Astrocytic Support of Cultured Neurons
Initial studies that investigated the role of neuronal cells were carried out in tissue culture conditions. This reductionist approach was justified in the light of the difficulty of gaining meaningful data from in situ tissue (Kettenmann and Grantyn, 1992). These studies yielded bountiful information, but it was only as the studies progressed that questions were raised as to their validity i.e., did what occurred in the artificial nature of the tissue culture dish have any relation to what occurred in vivo. A key example of this was the viability of neurones in culture, where the yield of neurones cultured in isolation was poor. As the neurones cultured were from neo-natal animals, these neurones had to develop in the absence of any support from the in vivo environment they would normally develop in. Glial cells were added to the culture in an attempt to increase neurone yield, which did indeed occur although the reasons were unknown (Whatley et al., 1981). We now know that neurones are reliant on glial cells for a multitude of reasons; release of trophic factors to guide developing neurones, to provide myelin, to buffer extracellular compounds such as potassium and glutamate. In addition the extracellular space is essentially infinite in culture conditions, whereas in vivo it is relatively small (15% of brain volume) and provides a very small buffer zone between neighboring cells (Swanson and Choi, 1993). However studies using tissue culture from the Waagepetersen laboratory confirm that glia-neuron transfer of metabolites interactions can occur (Sickmann et al., 2005). The glia and other surrounding neurones would also provide structural support to maintain the neuron in a fixed location within the brain parenchyma. Although not the focus of this review, oligodendrocytes are implied to play a role in supplying lactate to axons (Lee et al., 2012).

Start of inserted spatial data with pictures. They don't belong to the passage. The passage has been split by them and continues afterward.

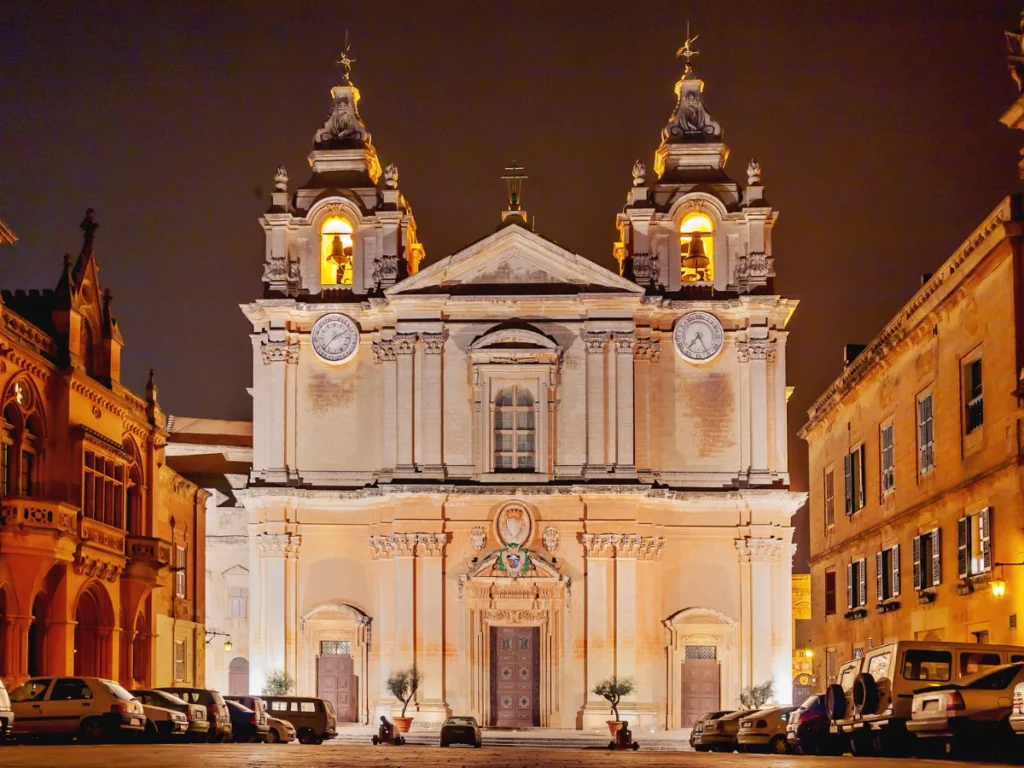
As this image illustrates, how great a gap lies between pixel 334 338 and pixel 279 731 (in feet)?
55.3

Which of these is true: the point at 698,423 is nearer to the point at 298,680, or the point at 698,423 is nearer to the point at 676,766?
the point at 298,680

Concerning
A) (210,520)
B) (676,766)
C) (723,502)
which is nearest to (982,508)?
(676,766)

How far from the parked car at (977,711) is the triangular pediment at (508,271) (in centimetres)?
3054

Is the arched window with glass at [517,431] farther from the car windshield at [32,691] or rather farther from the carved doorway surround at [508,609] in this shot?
the car windshield at [32,691]

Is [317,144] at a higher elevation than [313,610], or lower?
higher

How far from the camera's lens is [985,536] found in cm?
3206

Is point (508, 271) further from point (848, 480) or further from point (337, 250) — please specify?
point (848, 480)

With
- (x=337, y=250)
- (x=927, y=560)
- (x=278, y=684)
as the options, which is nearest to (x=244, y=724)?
(x=278, y=684)

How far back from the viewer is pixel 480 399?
2088 inches

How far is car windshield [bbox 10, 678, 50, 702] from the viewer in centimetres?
3012

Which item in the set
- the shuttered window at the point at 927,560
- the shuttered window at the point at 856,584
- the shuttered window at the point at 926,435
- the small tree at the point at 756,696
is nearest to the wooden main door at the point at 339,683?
the small tree at the point at 756,696

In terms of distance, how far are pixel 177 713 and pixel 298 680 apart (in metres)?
20.8

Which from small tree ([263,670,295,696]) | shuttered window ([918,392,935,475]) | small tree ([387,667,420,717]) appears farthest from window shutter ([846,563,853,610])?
small tree ([263,670,295,696])

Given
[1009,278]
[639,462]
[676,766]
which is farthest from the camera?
[639,462]
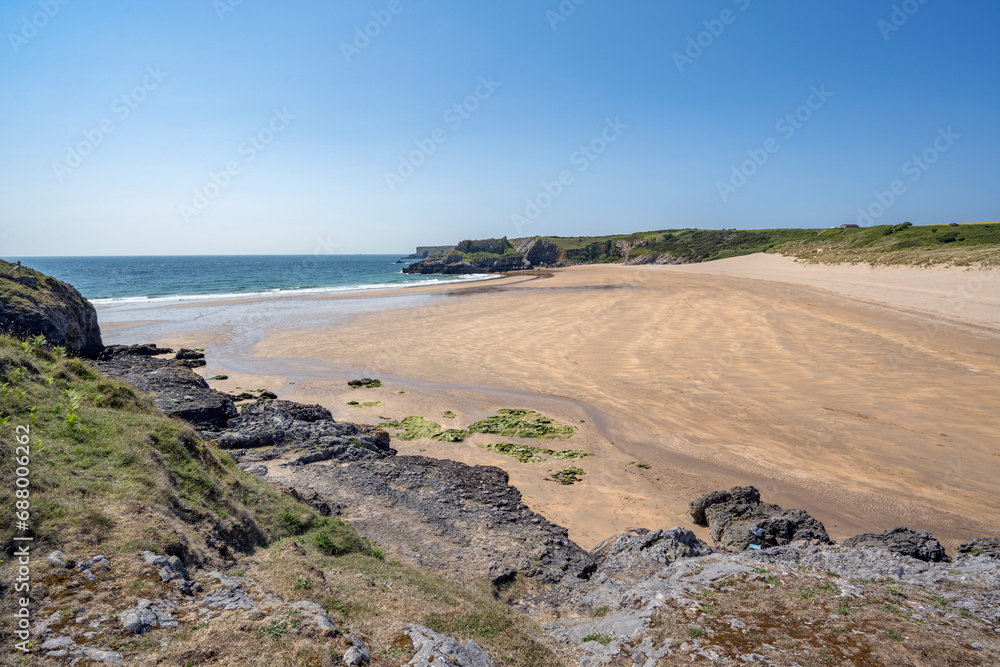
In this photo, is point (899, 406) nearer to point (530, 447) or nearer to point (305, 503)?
point (530, 447)

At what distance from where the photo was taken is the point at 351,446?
42.1ft

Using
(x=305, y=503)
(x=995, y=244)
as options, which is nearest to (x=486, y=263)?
(x=995, y=244)

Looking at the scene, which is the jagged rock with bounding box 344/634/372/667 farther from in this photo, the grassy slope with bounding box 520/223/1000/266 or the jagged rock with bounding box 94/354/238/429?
the grassy slope with bounding box 520/223/1000/266

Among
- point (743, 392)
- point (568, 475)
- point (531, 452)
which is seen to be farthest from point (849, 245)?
point (568, 475)

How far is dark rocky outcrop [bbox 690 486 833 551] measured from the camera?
29.3 ft

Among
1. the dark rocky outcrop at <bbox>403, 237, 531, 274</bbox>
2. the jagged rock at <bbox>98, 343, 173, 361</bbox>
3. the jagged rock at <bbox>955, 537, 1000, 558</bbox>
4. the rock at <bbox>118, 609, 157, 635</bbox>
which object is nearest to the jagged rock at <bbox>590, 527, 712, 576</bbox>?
the jagged rock at <bbox>955, 537, 1000, 558</bbox>

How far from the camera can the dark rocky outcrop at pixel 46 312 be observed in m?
17.7

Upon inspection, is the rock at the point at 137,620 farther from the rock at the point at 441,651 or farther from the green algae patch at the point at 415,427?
the green algae patch at the point at 415,427

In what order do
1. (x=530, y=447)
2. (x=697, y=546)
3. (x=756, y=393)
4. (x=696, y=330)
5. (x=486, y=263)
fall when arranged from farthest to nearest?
(x=486, y=263), (x=696, y=330), (x=756, y=393), (x=530, y=447), (x=697, y=546)

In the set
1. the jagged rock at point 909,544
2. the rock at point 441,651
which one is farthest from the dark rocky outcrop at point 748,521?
the rock at point 441,651

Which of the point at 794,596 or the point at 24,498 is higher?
the point at 24,498

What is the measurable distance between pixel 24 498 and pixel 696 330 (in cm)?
3188

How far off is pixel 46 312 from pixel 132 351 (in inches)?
266

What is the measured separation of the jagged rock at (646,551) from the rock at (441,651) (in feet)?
12.4
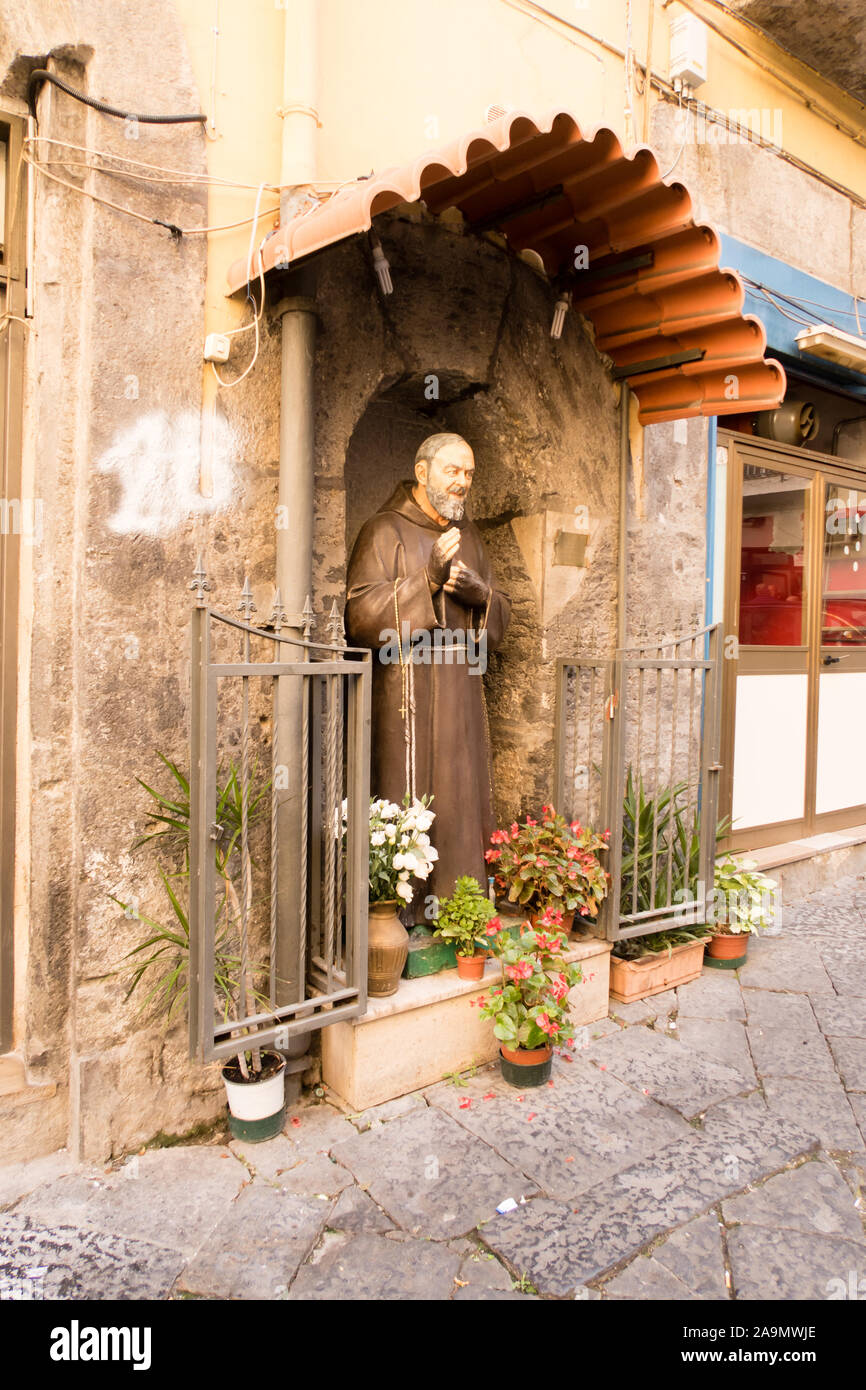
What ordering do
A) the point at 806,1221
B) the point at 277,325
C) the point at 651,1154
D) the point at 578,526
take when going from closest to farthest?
the point at 806,1221 < the point at 651,1154 < the point at 277,325 < the point at 578,526

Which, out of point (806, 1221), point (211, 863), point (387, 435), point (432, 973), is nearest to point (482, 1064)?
point (432, 973)

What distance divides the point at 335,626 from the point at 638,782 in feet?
5.63

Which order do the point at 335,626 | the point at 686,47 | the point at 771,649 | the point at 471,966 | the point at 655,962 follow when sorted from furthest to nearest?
the point at 771,649, the point at 686,47, the point at 655,962, the point at 335,626, the point at 471,966

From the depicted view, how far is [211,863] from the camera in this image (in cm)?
250

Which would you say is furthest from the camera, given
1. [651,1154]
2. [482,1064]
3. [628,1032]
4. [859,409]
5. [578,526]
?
[859,409]

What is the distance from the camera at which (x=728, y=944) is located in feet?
14.1

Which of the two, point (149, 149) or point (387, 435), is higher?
point (149, 149)

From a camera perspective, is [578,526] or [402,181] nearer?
[402,181]

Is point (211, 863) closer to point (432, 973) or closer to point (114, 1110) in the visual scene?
point (114, 1110)

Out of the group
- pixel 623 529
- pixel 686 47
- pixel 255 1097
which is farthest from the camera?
pixel 686 47

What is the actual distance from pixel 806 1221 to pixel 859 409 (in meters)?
5.72

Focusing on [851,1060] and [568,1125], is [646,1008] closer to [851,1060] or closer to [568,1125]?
[851,1060]

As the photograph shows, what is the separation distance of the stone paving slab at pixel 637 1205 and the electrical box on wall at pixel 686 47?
5.03 metres

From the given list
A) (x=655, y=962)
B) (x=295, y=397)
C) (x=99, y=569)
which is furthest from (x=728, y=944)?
(x=99, y=569)
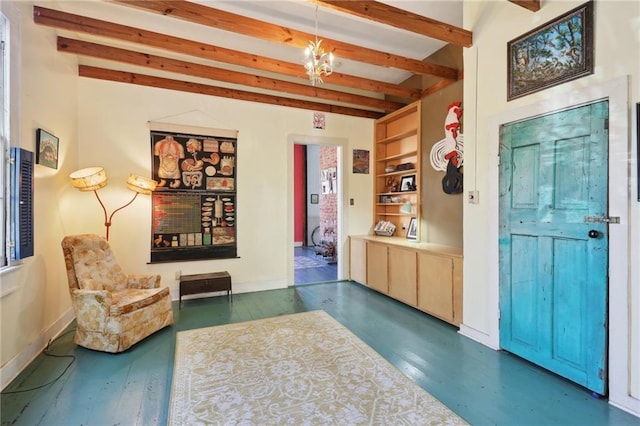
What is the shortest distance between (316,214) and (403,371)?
735 cm

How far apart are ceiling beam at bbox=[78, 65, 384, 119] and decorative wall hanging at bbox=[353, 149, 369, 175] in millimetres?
665

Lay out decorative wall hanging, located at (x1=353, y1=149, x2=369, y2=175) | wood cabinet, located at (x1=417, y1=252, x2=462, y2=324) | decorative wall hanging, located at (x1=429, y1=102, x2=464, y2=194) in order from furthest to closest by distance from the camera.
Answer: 1. decorative wall hanging, located at (x1=353, y1=149, x2=369, y2=175)
2. decorative wall hanging, located at (x1=429, y1=102, x2=464, y2=194)
3. wood cabinet, located at (x1=417, y1=252, x2=462, y2=324)

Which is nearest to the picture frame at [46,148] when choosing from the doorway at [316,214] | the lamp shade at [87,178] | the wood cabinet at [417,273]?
the lamp shade at [87,178]

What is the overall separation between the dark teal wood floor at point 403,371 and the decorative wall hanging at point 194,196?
3.97ft

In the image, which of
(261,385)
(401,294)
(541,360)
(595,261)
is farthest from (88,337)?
(595,261)

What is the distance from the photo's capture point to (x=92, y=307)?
266cm

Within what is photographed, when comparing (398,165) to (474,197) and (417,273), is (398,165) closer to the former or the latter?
(417,273)

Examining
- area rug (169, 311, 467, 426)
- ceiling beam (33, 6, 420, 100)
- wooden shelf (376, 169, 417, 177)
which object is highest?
ceiling beam (33, 6, 420, 100)

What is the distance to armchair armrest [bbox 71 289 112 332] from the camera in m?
2.65

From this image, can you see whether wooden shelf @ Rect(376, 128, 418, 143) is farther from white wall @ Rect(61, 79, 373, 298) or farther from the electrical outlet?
the electrical outlet

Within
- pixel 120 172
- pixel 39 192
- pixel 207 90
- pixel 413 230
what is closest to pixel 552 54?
pixel 413 230

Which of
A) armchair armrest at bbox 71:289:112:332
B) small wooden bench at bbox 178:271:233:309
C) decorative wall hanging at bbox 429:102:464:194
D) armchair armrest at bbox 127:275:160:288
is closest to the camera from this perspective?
armchair armrest at bbox 71:289:112:332

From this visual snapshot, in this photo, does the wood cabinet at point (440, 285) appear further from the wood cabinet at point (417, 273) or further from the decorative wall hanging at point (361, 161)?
the decorative wall hanging at point (361, 161)

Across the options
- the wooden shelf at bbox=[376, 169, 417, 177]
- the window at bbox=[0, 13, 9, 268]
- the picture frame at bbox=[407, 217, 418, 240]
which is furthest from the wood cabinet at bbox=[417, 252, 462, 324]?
the window at bbox=[0, 13, 9, 268]
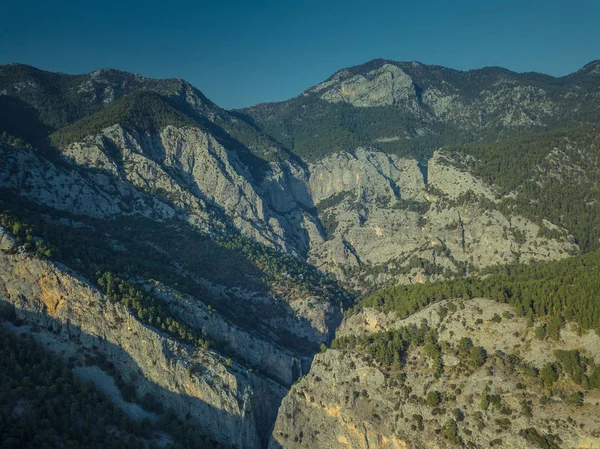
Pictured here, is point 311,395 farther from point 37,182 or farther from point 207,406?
point 37,182

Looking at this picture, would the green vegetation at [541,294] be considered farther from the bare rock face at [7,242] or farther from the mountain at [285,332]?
the bare rock face at [7,242]

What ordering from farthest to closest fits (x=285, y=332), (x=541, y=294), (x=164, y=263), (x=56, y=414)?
(x=164, y=263) → (x=285, y=332) → (x=541, y=294) → (x=56, y=414)

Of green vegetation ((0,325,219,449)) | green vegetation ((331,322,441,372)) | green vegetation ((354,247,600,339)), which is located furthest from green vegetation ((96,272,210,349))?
green vegetation ((354,247,600,339))

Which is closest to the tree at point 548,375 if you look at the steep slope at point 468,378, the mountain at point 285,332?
the steep slope at point 468,378

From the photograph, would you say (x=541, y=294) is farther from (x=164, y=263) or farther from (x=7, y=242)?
(x=7, y=242)

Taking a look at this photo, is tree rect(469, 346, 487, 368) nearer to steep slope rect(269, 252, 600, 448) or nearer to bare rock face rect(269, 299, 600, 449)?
steep slope rect(269, 252, 600, 448)

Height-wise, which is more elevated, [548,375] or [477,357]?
[548,375]

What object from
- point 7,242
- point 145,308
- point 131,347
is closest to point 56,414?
point 131,347
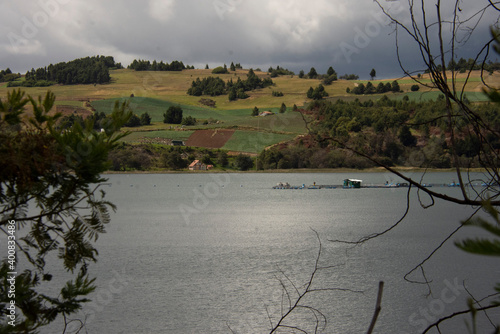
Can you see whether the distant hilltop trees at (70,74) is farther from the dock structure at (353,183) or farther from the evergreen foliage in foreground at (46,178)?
the evergreen foliage in foreground at (46,178)

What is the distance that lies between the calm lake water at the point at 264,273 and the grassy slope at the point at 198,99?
43.5m

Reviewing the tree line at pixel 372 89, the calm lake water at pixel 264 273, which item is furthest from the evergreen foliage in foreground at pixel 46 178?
the tree line at pixel 372 89

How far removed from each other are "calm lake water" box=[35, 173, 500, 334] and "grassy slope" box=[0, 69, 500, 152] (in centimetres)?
4355

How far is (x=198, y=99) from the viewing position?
12775 cm

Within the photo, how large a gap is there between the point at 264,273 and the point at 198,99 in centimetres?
10693

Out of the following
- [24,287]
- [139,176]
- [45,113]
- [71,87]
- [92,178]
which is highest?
[71,87]

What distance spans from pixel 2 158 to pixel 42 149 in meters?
0.32

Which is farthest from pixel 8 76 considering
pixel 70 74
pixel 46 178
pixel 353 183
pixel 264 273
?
pixel 46 178

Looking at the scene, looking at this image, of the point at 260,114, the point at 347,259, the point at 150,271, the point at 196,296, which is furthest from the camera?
the point at 260,114

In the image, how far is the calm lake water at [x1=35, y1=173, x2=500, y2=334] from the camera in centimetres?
1756

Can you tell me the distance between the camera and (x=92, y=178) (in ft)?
11.5

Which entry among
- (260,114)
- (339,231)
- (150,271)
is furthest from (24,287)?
(260,114)

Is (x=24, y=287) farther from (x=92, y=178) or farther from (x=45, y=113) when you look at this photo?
(x=45, y=113)

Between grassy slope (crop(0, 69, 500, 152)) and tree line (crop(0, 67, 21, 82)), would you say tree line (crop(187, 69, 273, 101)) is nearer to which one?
grassy slope (crop(0, 69, 500, 152))
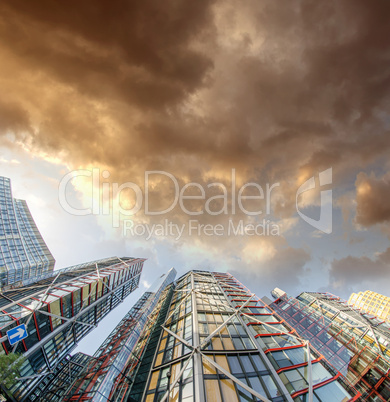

Whereas the behavior of neurones may have been compromised in tissue culture conditions, it was a serendipitous approach that yielded preliminary information on the metabolic support afforded neurones by astrocytes (Swanson and Choi, 1993). Neurones that were co-cultured with astrocytes displayed increased viability compared to neurones that were cultured in isolation. However it was discovered that it was the presence of glycogen in the astrocytes that was the critical factor in promoting neuronal survival, as astrocytes with depleted glycogen did not significantly prolong neuronal survival (Swanson and Choi, 1993). This was an intriguing result that posed more questions than it answered, most notably, what was the form in which glycogen provided support?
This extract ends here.